New York is as crass and vulgar a place as ever — and the time to visit is now. I was wearing my new i7 Aviator Active Noise Cancelling headphones in the plane on the way in and should have kept them on while walking around the ongoing acoustic assault that is Manhattan, but the upside of acknowledging that it’s madness is that it gives you an automatic mission to find yourself some spots of sanity in the city, and New York has more than a few to offer.

Baccarat Hotel & Residences

Let me begin with the oasis of sparkling luxury and haven of Midtown calm that is the Baccarat Hotel & Residences, parked improbably on West 53rd Street. 

You want crystal? From the posh entrance to the second-floor lobby to the gorgeous bar area and beyond, the Baccarat bling doesn’t quit, and why should it?

This is the legendary French brand’s showcase to the world. This is your instant escape into a world of French chic. Even if you don’t stay in one of the luxurious guestrooms, dip into the Gallery or Bar for a delicious “boisson” such as the La Vie en Rose.
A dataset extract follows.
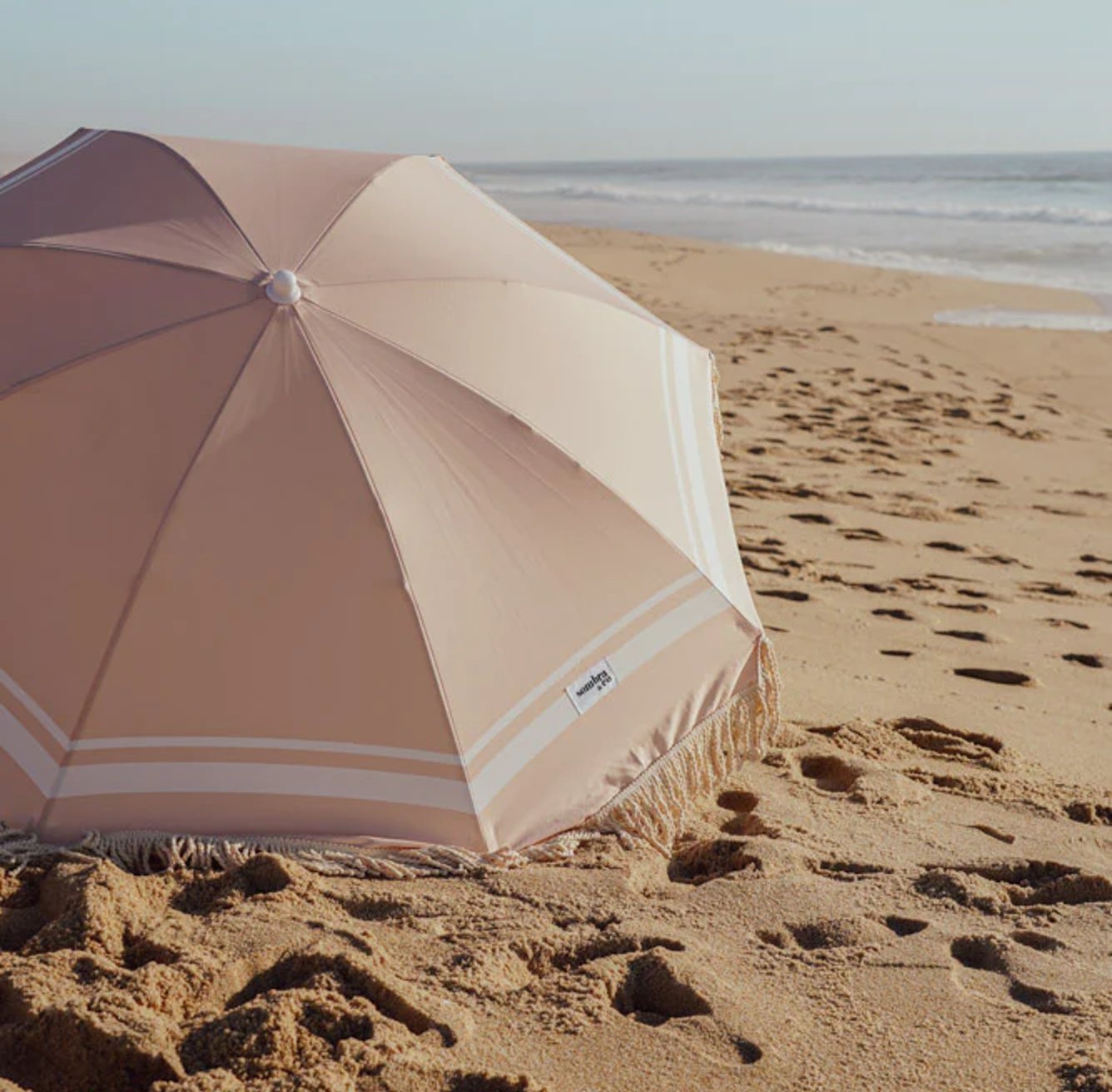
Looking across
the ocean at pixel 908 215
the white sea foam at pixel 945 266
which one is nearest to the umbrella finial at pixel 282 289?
the white sea foam at pixel 945 266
Whitney Museum of American Art

The art buzz in Manhattan these days is at the Whitney Museum of American Art’s new location downtown at the edge of the Meatpacking District on slender Gansevoort Street. Little of the art is new and most of the buzz is about the building housing it, as it’s designed by starchitect Renzo Piano, who made his mark way back when with that fabulous monstrosity, the Centre Pompidou in Paris. To say that Piano has ceased to be original is an understatement: the glass surfaces and copious terraces may be more inviting than the original Whitney uptown, but the predictability is a slap in the face to the rough-and-tumble spirit that used to animate this neighborhood. 

If the presence of a mighty cultural institution like the Whitney in this zip code is proof that the old urban nerve and verve is good and gone, further proof comes in the form of the teeming tourist hordes crawling about the place like so many ants, saddled with more guidebooks and selfie-snappings than is probably good for humanity.

Yotel

If you want to stay in a hotel that feels a bit like a postmodern overgrown ant colony, albeit a cooler one with more comfortable beds, ditch the chain hotels and reserve an urban ‘cabin’ at the Yotel.
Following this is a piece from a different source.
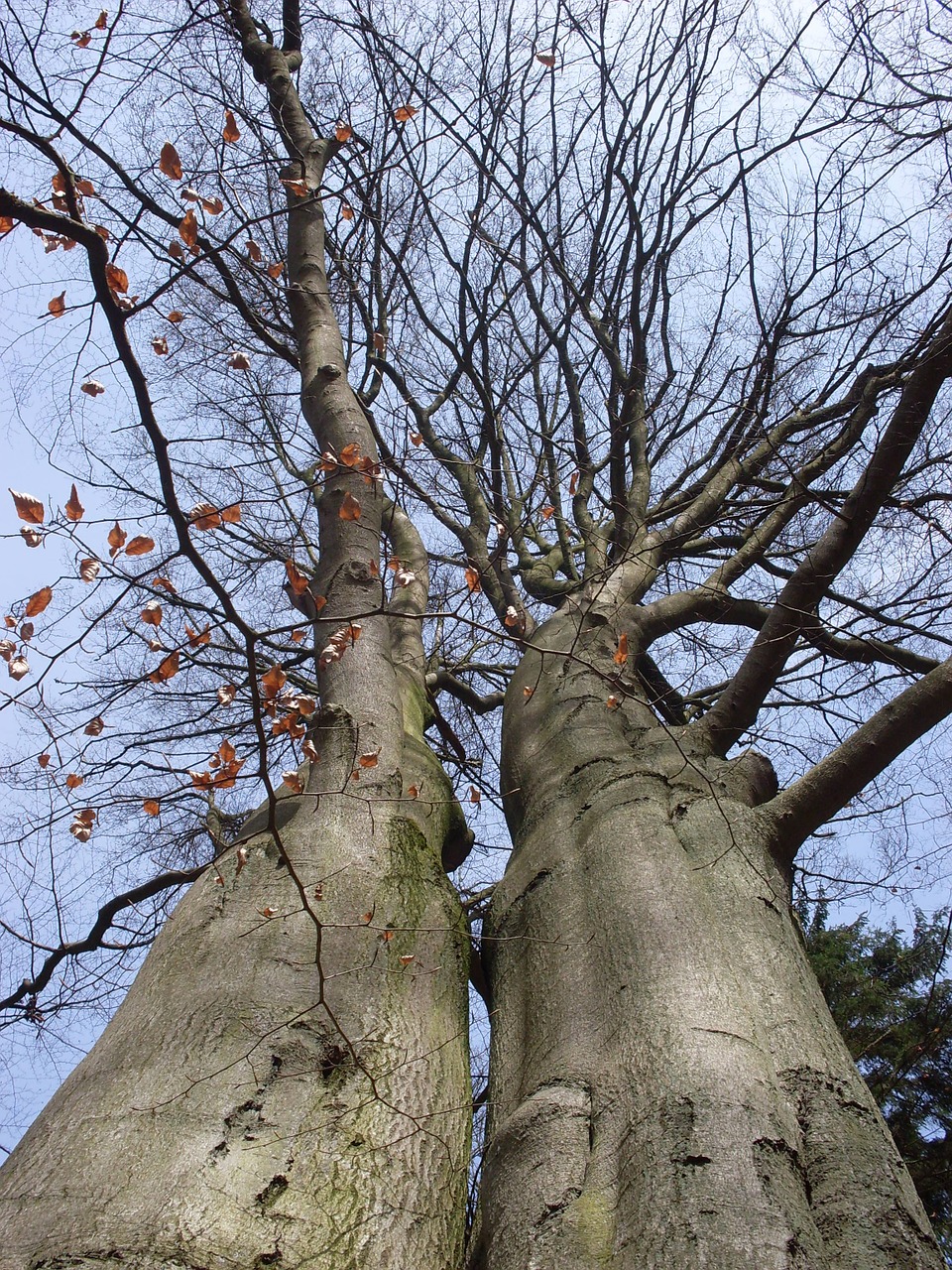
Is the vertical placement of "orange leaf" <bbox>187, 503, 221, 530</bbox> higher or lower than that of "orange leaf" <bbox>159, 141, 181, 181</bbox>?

I have mixed feelings about a place that relies heavily on automation for its guests’ experiences. Between the automatic check-in via computers on the ground-floor (human contact is optional upstairs at the lobby’s ‘Mission Control’) to the automatic assumption that noisy is hip (there is rarely a moment in any of the hotel’s public areas that can’t be classified as cacophonous), there are things about this place that do more to generate stress than alleviate it. Yotel’s all-white, pocket-sized guestrooms are sort of a revelation. Surfaces are sleek and white and though surface area itself is small, I’ve never seen better use of space in a hotel room. You’re reminded of a smart business-class section where there’s a space to put everything. Even the beds recline with the touch of a button. Mattresses are thick and comfortable and there’s even room for a small work desk. If you get a room on a higher floor, you can drink in the floor to ceiling views of the Hudson or cityscape. 

Landmarc

Getting a good meal in New York is not the easy feat it’s cracked up to be. There are now chain restaurants aplenty, and many young chefs focus so much on being different they seem to have forgotten about flavor. That’s why I was pleasantly surprised by Landmarc at Columbus Circle. Not a new restaurant, but their pasta carbonara was done to such perfection it could have held its own against the best of Milan or Bologna, and that’s saying something. 

Idlewild Books

I did find one fascinating place in Manhattan that is actually quiet: Idlewild Books at 12 West 19th St. Long before the days of Lonely Planet and TripAdvisor, there was such a thing as the travel bookshop, which is now basically a dead breed. Idlewild is an exception. Here you can find not only a selection of regular guidebooks, but also an impressive array of foreign literature, including great finds of Middle Eastern provenance that take you beyond the headlines.